*PASSAGE SHOWN*

——

However it seems that the world has other plans for me most of the time. Maybe the reason lies in the fact that I live in New York City where similar situations breed long term connections or maybe commuters perceive me as a friendly person (I really am not!). Whatever the reason, I have had a fair share of conversations with strangers and constantly I am amazed at the power that such interactions have. Most of the time these conversations have sprung up with people who i could never have imagined talking to; we simply did not have anything in similar. But all of the time, I have been shocked at how happy I feel after these interactions with others, independent of what we were speaking of. These small moments happened spontaneously and left me with a sense of community in a world so focused on separation.

It was a sunny Spring day when I was in the sixth grade, a little too warm for the Spring I remember, and I was on the bus en route to my house. A kind old lady was sitting in front of where I was standing and when I looked her way she gave a kind smile. I gave a small half smile back and turned my head to look out the window. Talking to strangers made me apprehensive. She caught my eye again and asked, "Have you ever fallen in love?" Now, granted it was a simple question, but Muslim 12 year old me was both amused and taken aback. Love wasn't something that I cared to think about. At least not in the sense that the lady was implying it. I had replied that sure I had fallen in love, I had love for my parents and my friends.

——

In the passage about conversations with strangers, what question did the old lady on the bus ask? The material after this passage has no connection to it.

*DATA PROVIDED*
——

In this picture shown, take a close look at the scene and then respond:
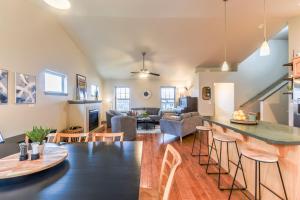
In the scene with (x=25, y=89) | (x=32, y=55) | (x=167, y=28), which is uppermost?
(x=167, y=28)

——

*SOLVED EXERCISE*
"Have you ever fallen in love?"